East Africa-focused development firm Rainbow Rare Earths has acquired ten new mining claims covering a total of 12.6km² in Northern Zimbabwe.
Rainbow noted that the acquisition is part of the company’s strategy to augment its rare-earth portfolio.
The ten properties acquired by the company have previously been explored for phosphate and cover, either wholly or in part, known ‘carbonatite type’ bodies.
Rainbow Rare Earths has acquired these licences through its wholly-owned subsidiary Rainbow Zimbabwe, which will hold 100% of the licences, with no free-carried interest for the government.
The company said that the acquisition aligns with the recent changes to the legal framework covering mining in Zimbabwe.

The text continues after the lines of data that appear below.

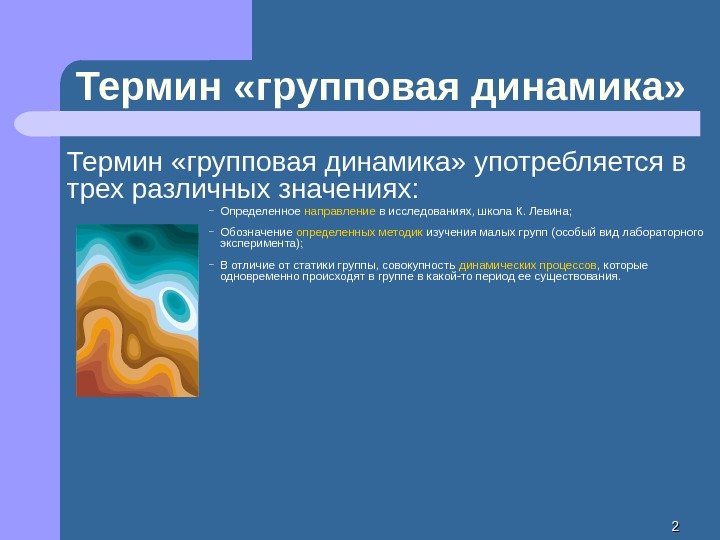 Термин «групповая динамика»

Термин «групповая динамика» употребляется в трех различных значениях:

– Определенное направление в исследованиях, школа К. Левина;

– Обозначение определенных методик изучения малых групп (особый вид лабораторного эксперимента);

– В отличие от статики группы, совокупность динамических процессов, которые одновременно происходят в группе в какой-то период ее существования.

2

Rainbow Rare Earths will immediately begin an exploration programme on the claims including geological mapping, sampling and assaying to conclude an interpretation report that will evaluate the new claims for rare earth elements
Rainbow Rare Earths CEO George Bennet said: “With our strategic intent for our licenses in Burundi well on track, the company stabilised, I believe this is a great opportunity to diversify the portfolio, with low risk and minimal capital outlay.”

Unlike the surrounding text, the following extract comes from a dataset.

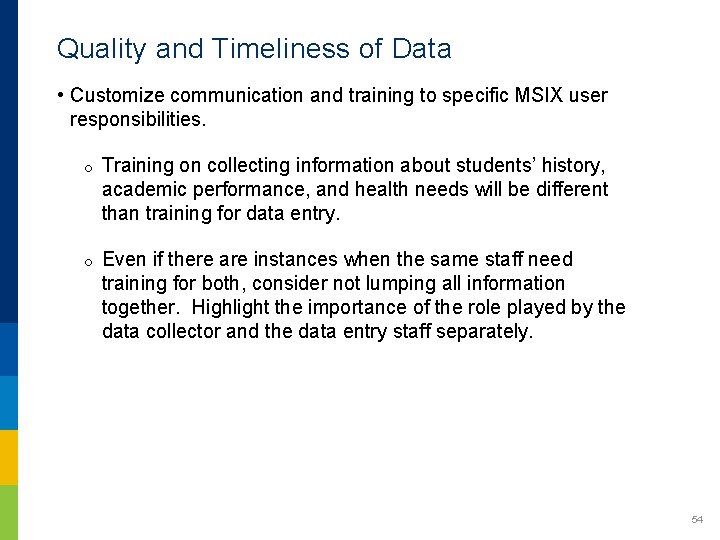 Quality and Timeliness of Data

• Customize communication and training to specific MSIX user responsibilities.

o Training on collecting information about students' history, academic performance, and health needs will be different than training for data entry.

o Even if there are instances when the same staff need training for both, consider not lumping all information together. Highlight the importance of the role played by the data collector and the data entry staff separately.

54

As per the geological features of the country, Zimbabwe is well known for hosting a large number of minerals, including gold, coal, battery metals, platinum group metals (PGM) and chrome resources. It has the second largest PGM and chrome resources worldwide.
The company, which started rare earth concentrates production in the fourth quarter of 2017, signed a ten-year distribution and offtake agreement with ThyssenKrupp Materials Trading for the sale of at least 5,000tpa of concentrate produced.
In May last year, the company discovered significant REE mineralisation during its ongoing maiden drilling campaign at the Gakara rare earths project in Burundi.